Tuttavia, una domanda sorge spontanea: come si fa a non ricadere nella monotonia quando si serve solo gin? La risposta è semplice: il gin artigianale si sviluppa ad una velocità impressionante e l’offerta è incredibile. Dunque, non c’è da annoiarsi. Secondo uno studio di Mintel GMPD, nel mondo la quantità di gin artigianale, in rapporto alla vendita di gin globale, è passata dal 9% nel 2011 al 23 % nel 2015. Gli alcolici artigianali sono in gran rialzo, particolarmente nei paesi in cui i consumatori sono alla costante ricerca di offerte originali e chiedono “le marche di alcolici più autentiche, locali, interessanti e meno industriali“.

Risultato: sugli scaffali del Tiger, si ammirano più di 80 tipi di gin provenienti da tutto il mondo, scelti con cura per proporre ai clienti la più vasta scelta di sapori possibile. “Ogni distillatore creerà la sua ricetta, il suo particolare gin. Dunque, questo vuol dire che ci sono pale aromatiche diverse, registri organolettici differenti.” Traduzione: si possono bere tutti i gin tonic del menu senza mai avere l’impressione di bere lo stesso cocktail. Questo lavoro sul gin ha contribuito in gra parte al suo ritorno nel cuore dei consumatori.

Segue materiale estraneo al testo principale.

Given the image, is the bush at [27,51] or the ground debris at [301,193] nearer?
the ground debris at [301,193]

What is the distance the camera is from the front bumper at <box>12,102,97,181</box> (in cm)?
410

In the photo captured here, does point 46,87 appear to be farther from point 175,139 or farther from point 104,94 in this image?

Il gin non è più secco, amaro, di solito sgradevole anche con litri di soda al limone. Diventa più complesso e l’aggiunta di sapori lo addolcisce, lo rende più bevibile, anche per le papille più refrattarie. “Per il consumatore, è l’ideale: esiste un gin per tutti i palati” riassume Stanislas Jouenne. Ed il gin si inserisce facilmente in un circolo vizioso: i produttori lanciano nuovi gin, che danno voglia i bartender di innovare e creare cocktail seducenti per i loro clienti, che richiedono e inducono i produttori a continuare per questa strada. E così via.

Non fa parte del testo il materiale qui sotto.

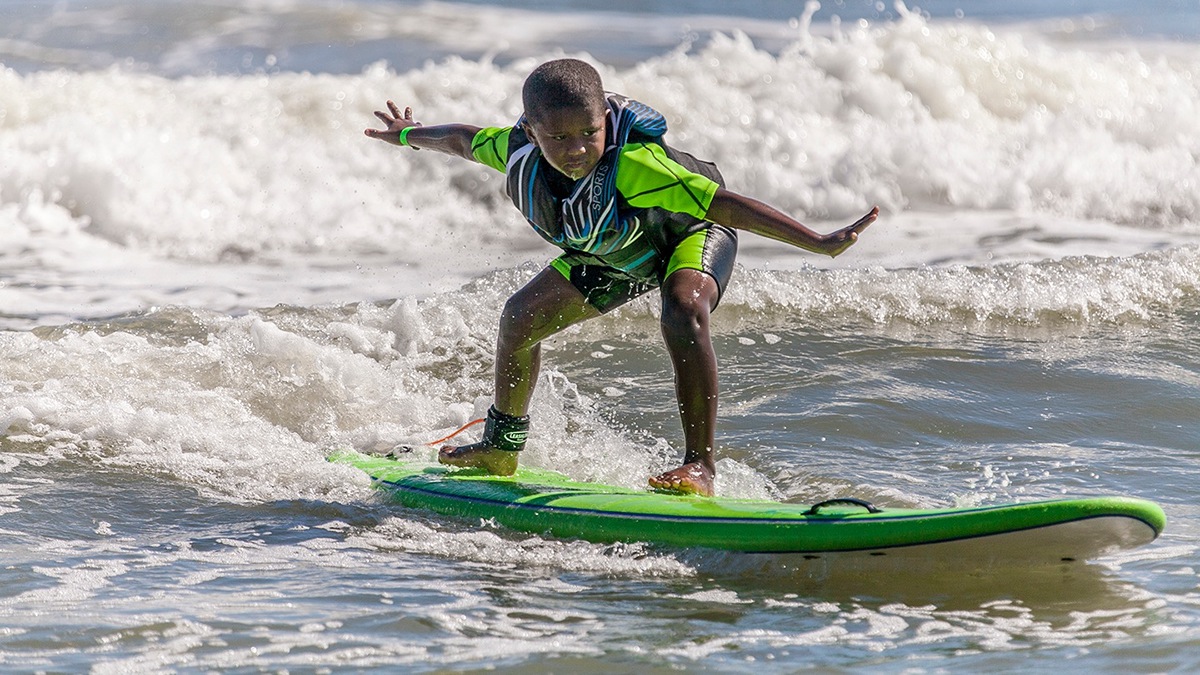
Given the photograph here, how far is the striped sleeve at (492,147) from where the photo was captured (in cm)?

Alcool neutro + ginepro: dopo si aggiunge quello che si vuole

Lo sviluppo esponenziale del gin si spiega anche con il suo carico d’oneri, semplicissimo e soprattutto molto “aperto”. Il gin è un alcool neutrale con il sapore delle bacche di ginepro, il quale deve restare dominante. A questo si può aggiungere assolutamente quello che si vuole. “Puoi avere del cardamomo, dei chiodi di garofono, un’arancia, un limone, un pompelmo, un cetriolo, una rosa, un po’ di noce moscata, della radice d’angelica, un po’ di coriandolo…” enumera a caso Stanislas Jouenne. Una tale libertà stuzzica l’immaginazione:

Siamo in un periodo in cui il gin è davvero riscoperto dagli specialisti dell’alcool, spiega Clément Sargeni, creatore della Gintoneria, a Bordeaux. Fanno molta attenzione alla qualità del primo alcool utilizzato, scegliendo con cura i prodotti da aggiungere al suo interno: voglio di qualcosa di molto particolare, con 40 spezie? O qualcosa di molto semplice? Voglio delle erbe? Dei fiori? ecc…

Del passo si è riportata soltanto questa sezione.